(Rows from a spatial reasoning dataset)
____
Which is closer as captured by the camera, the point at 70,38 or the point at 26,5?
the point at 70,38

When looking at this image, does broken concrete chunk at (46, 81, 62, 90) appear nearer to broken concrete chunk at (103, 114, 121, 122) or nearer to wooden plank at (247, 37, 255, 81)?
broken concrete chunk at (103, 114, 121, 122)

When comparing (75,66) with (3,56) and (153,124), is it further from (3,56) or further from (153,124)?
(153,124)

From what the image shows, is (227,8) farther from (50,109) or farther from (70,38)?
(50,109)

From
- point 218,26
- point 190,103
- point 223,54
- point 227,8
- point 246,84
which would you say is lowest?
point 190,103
____
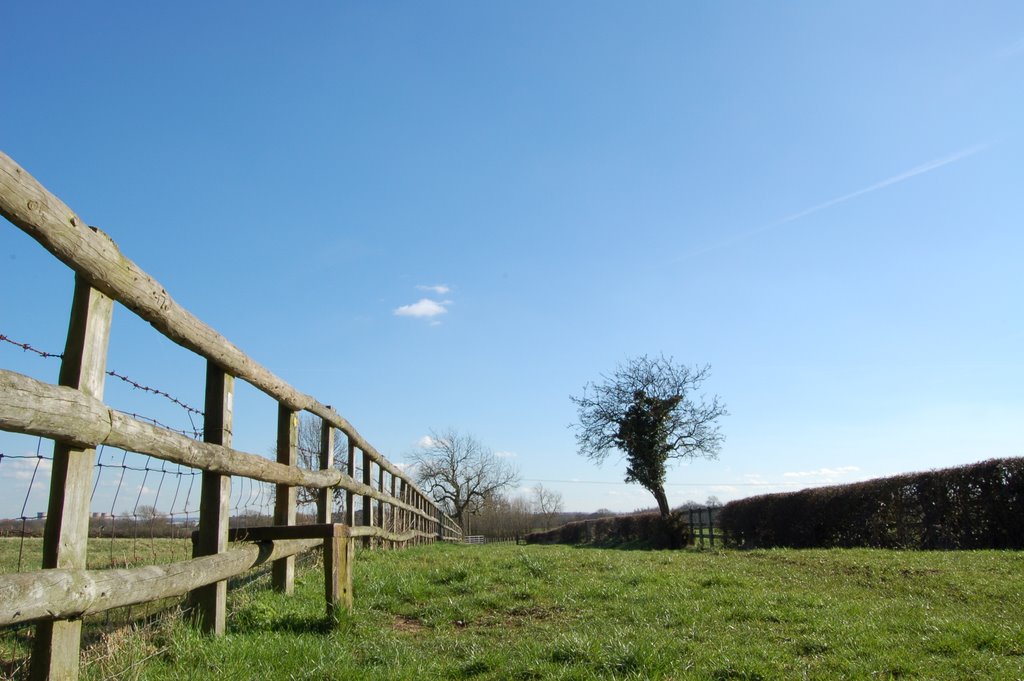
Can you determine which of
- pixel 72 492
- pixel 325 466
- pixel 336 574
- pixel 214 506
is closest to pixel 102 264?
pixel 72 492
____
Select every line of the records above that contains the word "image".

- **Output for this exercise**
When looking at this image, does broken concrete chunk at (46, 81, 62, 90) appear nearer to broken concrete chunk at (103, 114, 121, 122) or nearer to wooden plank at (247, 37, 255, 81)?
From what the image shows, is (227,8) farther from (50,109) or farther from (70,38)?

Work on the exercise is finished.